Places to see in ( Buckfastleigh - UK )
Places to see in ( Buckfastleigh - UK )
Buckfastleigh is a small market town and civil parish in Devon, England situated beside the Devon Expressway at the edge of the Dartmoor National Park. It is part of Teignbridge and, for ecclesiastical purposes, lies within the Totnes Deanery.
It is a centre of tourism and is home to Buckfast Abbey, the South Devon Railway, the Buckfastleigh Butterfly Farm and Otter Sanctuary, the Tomb of Squire Richard Cabell and The Valiant Soldier. With 13 letters, Buckfastleigh is the longest place name in England with no repeated letters, tied with Buslingthorpe, Leeds and Buslingthorpe, Lincolnshire.
Geographically, Buckfastleigh straddles the confluence of two small streams from Dartmoor which feed into the River Dart just to the east of the town. About one mile to the north lies Buckfast, home of Buckfast Abbey. To the northwest lie Holne and Scorriton on the southern breastwork of the Dartmoor upland. Pridhamsleigh Cavern is nearby and is neighboured by Ashburton and Lower Dean.

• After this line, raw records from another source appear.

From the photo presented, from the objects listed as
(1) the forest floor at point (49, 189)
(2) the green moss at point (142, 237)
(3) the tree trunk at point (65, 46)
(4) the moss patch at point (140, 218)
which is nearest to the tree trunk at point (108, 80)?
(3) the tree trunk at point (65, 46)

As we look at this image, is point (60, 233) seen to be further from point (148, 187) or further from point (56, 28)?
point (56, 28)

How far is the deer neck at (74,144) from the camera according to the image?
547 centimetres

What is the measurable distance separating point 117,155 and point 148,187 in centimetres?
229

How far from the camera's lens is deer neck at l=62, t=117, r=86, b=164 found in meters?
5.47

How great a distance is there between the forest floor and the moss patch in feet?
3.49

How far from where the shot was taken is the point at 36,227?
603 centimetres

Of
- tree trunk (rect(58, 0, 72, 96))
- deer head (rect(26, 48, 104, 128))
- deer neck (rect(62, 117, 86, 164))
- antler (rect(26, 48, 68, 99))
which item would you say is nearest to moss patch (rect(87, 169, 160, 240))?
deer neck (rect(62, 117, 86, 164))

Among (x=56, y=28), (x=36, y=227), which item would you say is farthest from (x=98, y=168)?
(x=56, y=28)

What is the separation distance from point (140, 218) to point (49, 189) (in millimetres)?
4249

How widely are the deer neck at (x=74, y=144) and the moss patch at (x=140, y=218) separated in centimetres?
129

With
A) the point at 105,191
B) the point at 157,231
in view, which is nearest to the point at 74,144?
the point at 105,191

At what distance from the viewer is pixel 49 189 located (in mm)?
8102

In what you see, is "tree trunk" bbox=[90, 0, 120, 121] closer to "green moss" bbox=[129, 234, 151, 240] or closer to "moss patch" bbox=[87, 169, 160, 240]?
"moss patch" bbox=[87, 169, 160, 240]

Historically Buckfastleigh has grown as a mill town known for its woollen mills, corn and paper mills and a tannery supported by the rivers Dart, Mardle and the Dean Burn – water being an essential natural resource used in the manufacturing of wool and other products. Buckfastleigh is medieval in origin, as is still evident in the original layout of the town. By the seventeenth century, most of the properties had been rebuilt, but the medieval layout, particularly in Fore Street, is still visible today.

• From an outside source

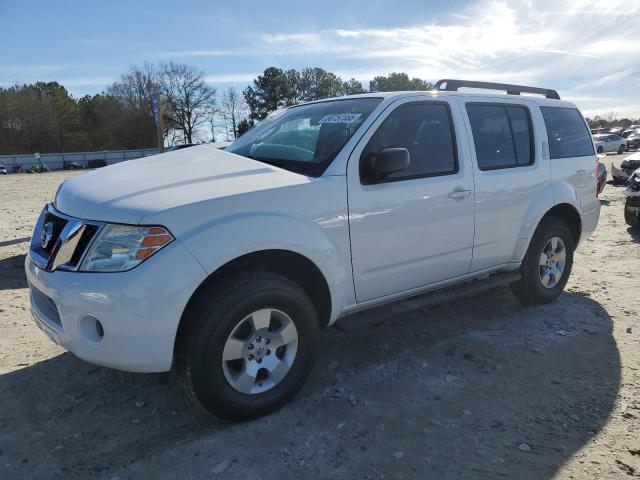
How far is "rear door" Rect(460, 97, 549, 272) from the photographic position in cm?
398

Buckfastleigh town centre is now an area of mostly late eighteenth- to early twentieth-century buildings with an interesting collection of private dwellings, commercial and retail properties and public houses which retain many, if not all, of their original features, styles and character.
To the west of the town is the manor house of Brook, a grade II* listed building, built in 1656 by Richard Cabell (d.1677), lord of the manor of Brook. He was the subject of a local legend which relates that on the night of his death, black hounds breathing fire and smoke raced over Dartmoor and surrounded Brook House, howling. Cabbell's unusual tomb was allegedly designed to keep his restless spirit from roaming Dartmoor. Sir Arthur Conan Doyle based his Sherlock Holmes novel The Hound of the Baskervilles (1901-1902) on this legend. The story's description of Baskerville Hall, however, is based on Cromer Hall in Norfolk.

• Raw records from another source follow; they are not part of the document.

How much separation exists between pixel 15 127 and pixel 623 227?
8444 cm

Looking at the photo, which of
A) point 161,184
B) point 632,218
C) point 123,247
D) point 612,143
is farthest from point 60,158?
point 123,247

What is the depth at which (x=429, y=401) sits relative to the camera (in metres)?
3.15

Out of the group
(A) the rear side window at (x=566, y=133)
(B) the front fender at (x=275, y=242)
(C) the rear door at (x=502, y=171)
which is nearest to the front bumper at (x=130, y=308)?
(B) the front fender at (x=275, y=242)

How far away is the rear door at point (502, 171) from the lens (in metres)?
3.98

The South Devon Railway Trust is a charitable organisation that operates a heritage railway from Totnes to Buckfastleigh in Devon, alongside the River Dart. The heritage railway itself is known as the South Devon Railway, named in honour of the South Devon Railway Company that originally built much of Devon's railway infrastructure, although its previous name of the Dart Valley Railway is sometimes still heard.
Buckfast Abbey was founded by Earl Aylward in the reign of King Canute in 1018. In 1147 it became a Cistercian abbey and was rebuilt in stone. In medieval times, the abbey became rich through fishing and trading in sheep wool, although the Black Death killed two abbots and many monks – by 1377 there were only fourteen monks at Buckfast.